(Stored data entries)
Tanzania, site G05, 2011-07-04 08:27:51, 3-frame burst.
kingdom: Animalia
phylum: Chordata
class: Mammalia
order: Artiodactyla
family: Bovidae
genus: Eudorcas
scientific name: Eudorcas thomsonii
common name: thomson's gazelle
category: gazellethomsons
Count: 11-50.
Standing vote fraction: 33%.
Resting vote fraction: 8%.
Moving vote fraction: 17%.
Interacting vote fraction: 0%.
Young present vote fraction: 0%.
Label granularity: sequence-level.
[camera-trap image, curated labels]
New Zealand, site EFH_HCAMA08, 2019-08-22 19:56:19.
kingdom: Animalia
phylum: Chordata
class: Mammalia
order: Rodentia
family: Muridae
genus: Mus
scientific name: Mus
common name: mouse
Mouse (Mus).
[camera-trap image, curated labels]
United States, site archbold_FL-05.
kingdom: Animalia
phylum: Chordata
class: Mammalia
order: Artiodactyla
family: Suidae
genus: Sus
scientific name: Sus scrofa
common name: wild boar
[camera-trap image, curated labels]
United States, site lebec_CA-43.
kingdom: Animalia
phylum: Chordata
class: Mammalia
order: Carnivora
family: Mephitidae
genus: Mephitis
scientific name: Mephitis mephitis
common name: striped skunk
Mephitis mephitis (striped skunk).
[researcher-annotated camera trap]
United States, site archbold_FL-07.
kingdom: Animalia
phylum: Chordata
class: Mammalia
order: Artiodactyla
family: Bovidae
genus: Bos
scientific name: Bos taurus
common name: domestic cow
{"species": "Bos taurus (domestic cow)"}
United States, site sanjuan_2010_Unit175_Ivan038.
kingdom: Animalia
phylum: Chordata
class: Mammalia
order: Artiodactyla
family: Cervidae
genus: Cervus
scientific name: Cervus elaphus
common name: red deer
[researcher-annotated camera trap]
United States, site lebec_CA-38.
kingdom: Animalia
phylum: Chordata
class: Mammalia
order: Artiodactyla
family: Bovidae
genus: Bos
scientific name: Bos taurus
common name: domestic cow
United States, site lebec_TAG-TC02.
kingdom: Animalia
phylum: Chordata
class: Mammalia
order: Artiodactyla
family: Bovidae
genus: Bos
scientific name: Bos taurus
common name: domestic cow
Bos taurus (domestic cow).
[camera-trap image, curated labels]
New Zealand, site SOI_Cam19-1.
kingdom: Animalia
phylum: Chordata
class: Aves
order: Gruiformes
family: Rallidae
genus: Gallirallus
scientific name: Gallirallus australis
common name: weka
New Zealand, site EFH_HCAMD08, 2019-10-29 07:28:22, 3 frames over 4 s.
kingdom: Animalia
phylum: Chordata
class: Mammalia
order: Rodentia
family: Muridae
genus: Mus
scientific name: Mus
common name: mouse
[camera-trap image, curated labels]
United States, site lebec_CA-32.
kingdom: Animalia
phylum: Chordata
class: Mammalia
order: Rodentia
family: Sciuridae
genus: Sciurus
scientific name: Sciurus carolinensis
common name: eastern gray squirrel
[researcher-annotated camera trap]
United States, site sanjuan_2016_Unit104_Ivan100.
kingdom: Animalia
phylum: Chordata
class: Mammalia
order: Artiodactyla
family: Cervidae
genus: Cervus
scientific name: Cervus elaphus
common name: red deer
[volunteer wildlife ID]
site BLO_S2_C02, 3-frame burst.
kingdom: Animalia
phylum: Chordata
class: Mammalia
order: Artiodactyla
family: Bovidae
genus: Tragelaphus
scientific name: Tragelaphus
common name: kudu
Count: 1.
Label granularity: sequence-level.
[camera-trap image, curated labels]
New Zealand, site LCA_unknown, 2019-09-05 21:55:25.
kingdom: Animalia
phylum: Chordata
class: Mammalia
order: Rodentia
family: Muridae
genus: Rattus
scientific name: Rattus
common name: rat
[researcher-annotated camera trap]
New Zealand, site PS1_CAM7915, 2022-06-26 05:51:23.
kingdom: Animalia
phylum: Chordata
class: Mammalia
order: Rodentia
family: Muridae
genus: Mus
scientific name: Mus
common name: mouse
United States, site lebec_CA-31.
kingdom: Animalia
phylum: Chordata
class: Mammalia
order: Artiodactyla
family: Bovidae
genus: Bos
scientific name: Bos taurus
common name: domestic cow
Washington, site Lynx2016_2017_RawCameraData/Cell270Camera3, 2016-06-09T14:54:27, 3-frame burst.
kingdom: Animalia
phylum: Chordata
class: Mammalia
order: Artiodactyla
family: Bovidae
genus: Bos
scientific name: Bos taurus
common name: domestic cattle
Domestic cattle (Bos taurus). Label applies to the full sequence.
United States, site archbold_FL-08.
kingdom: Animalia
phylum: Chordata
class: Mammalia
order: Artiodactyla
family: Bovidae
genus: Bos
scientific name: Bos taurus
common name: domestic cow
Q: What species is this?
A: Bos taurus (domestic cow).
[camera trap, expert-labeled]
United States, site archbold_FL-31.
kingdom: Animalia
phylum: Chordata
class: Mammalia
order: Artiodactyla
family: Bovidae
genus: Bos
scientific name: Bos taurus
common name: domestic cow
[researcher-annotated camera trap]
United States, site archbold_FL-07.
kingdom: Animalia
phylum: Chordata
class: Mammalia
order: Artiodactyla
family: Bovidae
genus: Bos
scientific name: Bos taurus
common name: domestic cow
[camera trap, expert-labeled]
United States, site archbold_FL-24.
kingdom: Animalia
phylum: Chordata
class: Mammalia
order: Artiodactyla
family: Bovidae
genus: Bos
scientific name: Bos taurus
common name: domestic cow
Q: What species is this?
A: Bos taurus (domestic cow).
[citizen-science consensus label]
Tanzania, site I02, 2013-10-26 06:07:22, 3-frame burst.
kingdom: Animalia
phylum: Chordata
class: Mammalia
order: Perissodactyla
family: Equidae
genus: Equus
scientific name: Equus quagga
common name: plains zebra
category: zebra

Task goal » Write every record above out again exactly as it stands.

Expected output »
Tanzania, site G05, 2011-07-04 08:27:51, 3-frame burst.
kingdom: Animalia
phylum: Chordata
class: Mammalia
order: Artiodactyla
family: Bovidae
genus: Eudorcas
scientific name: Eudorcas thomsonii
common name: thomson's gazelle
category: gazellethomsons
Count: 11-50.
Standing vote fraction: 33%.
Resting vote fraction: 8%.
Moving vote fraction: 17%.
Interacting vote fraction: 0%.
Young present vote fraction: 0%.
Label granularity: sequence-level.
[camera-trap image, curated labels]
New Zealand, site EFH_HCAMA08, 2019-08-22 19:56:19.
kingdom: Animalia
phylum: Chordata
class: Mammalia
order: Rodentia
family: Muridae
genus: Mus
scientific name: Mus
common name: mouse
Mouse (Mus).
[camera-trap image, curated labels]
United States, site archbold_FL-05.
kingdom: Animalia
phylum: Chordata
class: Mammalia
order: Artiodactyla
family: Suidae
genus: Sus
scientific name: Sus scrofa
common name: wild boar
[camera-trap image, curated labels]
United States, site lebec_CA-43.
kingdom: Animalia
phylum: Chordata
class: Mammalia
order: Carnivora
family: Mephitidae
genus: Mephitis
scientific name: Mephitis mephitis
common name: striped skunk
Mephitis mephitis (striped skunk).
[researcher-annotated camera trap]
United States, site archbold_FL-07.
kingdom: Animalia
phylum: Chordata
class: Mammalia
order: Artiodactyla
family: Bovidae
genus: Bos
scientific name: Bos taurus
common name: domestic cow
{"species": "Bos taurus (domestic cow)"}
United States, site sanjuan_2010_Unit175_Ivan038.
kingdom: Animalia
phylum: Chordata
class: Mammalia
order: Artiodactyla
family: Cervidae
genus: Cervus
scientific name: Cervus elaphus
common name: red deer
[researcher-annotated camera trap]
United States, site lebec_CA-38.
kingdom: Animalia
phylum: Chordata
class: Mammalia
order: Artiodactyla
family: Bovidae
genus: Bos
scientific name: Bos taurus
common name: domestic cow
United States, site lebec_TAG-TC02.
kingdom: Animalia
phylum: Chordata
class: Mammalia
order: Artiodactyla
family: Bovidae
genus: Bos
scientific name: Bos taurus
common name: domestic cow
Bos taurus (domestic cow).
[camera-trap image, curated labels]
New Zealand, site SOI_Cam19-1.
kingdom: Animalia
phylum: Chordata
class: Aves
order: Gruiformes
family: Rallidae
genus: Gallirallus
scientific name: Gallirallus australis
common name: weka
New Zealand, site EFH_HCAMD08, 2019-10-29 07:28:22, 3 frames over 4 s.
kingdom: Animalia
phylum: Chordata
class: Mammalia
order: Rodentia
family: Muridae
genus: Mus
scientific name: Mus
common name: mouse
[camera-trap image, curated labels]
United States, site lebec_CA-32.
kingdom: Animalia
phylum: Chordata
class: Mammalia
order: Rodentia
family: Sciuridae
genus: Sciurus
scientific name: Sciurus carolinensis
common name: eastern gray squirrel
[researcher-annotated camera trap]
United States, site sanjuan_2016_Unit104_Ivan100.
kingdom: Animalia
phylum: Chordata
class: Mammalia
order: Artiodactyla
family: Cervidae
genus: Cervus
scientific name: Cervus elaphus
common name: red deer
[volunteer wildlife ID]
site BLO_S2_C02, 3-frame burst.
kingdom: Animalia
phylum: Chordata
class: Mammalia
order: Artiodactyla
family: Bovidae
genus: Tragelaphus
scientific name: Tragelaphus
common name: kudu
Count: 1.
Label granularity: sequence-level.
[camera-trap image, curated labels]
New Zealand, site LCA_unknown, 2019-09-05 21:55:25.
kingdom: Animalia
phylum: Chordata
class: Mammalia
order: Rodentia
family: Muridae
genus: Rattus
scientific name: Rattus
common name: rat
[researcher-annotated camera trap]
New Zealand, site PS1_CAM7915, 2022-06-26 05:51:23.
kingdom: Animalia
phylum: Chordata
class: Mammalia
order: Rodentia
family: Muridae
genus: Mus
scientific name: Mus
common name: mouse
United States, site lebec_CA-31.
kingdom: Animalia
phylum: Chordata
class: Mammalia
order: Artiodactyla
family: Bovidae
genus: Bos
scientific name: Bos taurus
common name: domestic cow
Washington, site Lynx2016_2017_RawCameraData/Cell270Camera3, 2016-06-09T14:54:27, 3-frame burst.
kingdom: Animalia
phylum: Chordata
class: Mammalia
order: Artiodactyla
family: Bovidae
genus: Bos
scientific name: Bos taurus
common name: domestic cattle
Domestic cattle (Bos taurus). Label applies to the full sequence.
United States, site archbold_FL-08.
kingdom: Animalia
phylum: Chordata
class: Mammalia
order: Artiodactyla
family: Bovidae
genus: Bos
scientific name: Bos taurus
common name: domestic cow
Q: What species is this?
A: Bos taurus (domestic cow).
[camera trap, expert-labeled]
United States, site archbold_FL-31.
kingdom: Animalia
phylum: Chordata
class: Mammalia
order: Artiodactyla
family: Bovidae
genus: Bos
scientific name: Bos taurus
common name: domestic cow
[researcher-annotated camera trap]
United States, site archbold_FL-07.
kingdom: Animalia
phylum: Chordata
class: Mammalia
order: Artiodactyla
family: Bovidae
genus: Bos
scientific name: Bos taurus
common name: domestic cow
[camera trap, expert-labeled]
United States, site archbold_FL-24.
kingdom: Animalia
phylum: Chordata
class: Mammalia
order: Artiodactyla
family: Bovidae
genus: Bos
scientific name: Bos taurus
common name: domestic cow
Q: What species is this?
A: Bos taurus (domestic cow).
[citizen-science consensus label]
Tanzania, site I02, 2013-10-26 06:07:22, 3-frame burst.
kingdom: Animalia
phylum: Chordata
class: Mammalia
order: Perissodactyla
family: Equidae
genus: Equus
scientific name: Equus quagga
common name: plains zebra
category: zebra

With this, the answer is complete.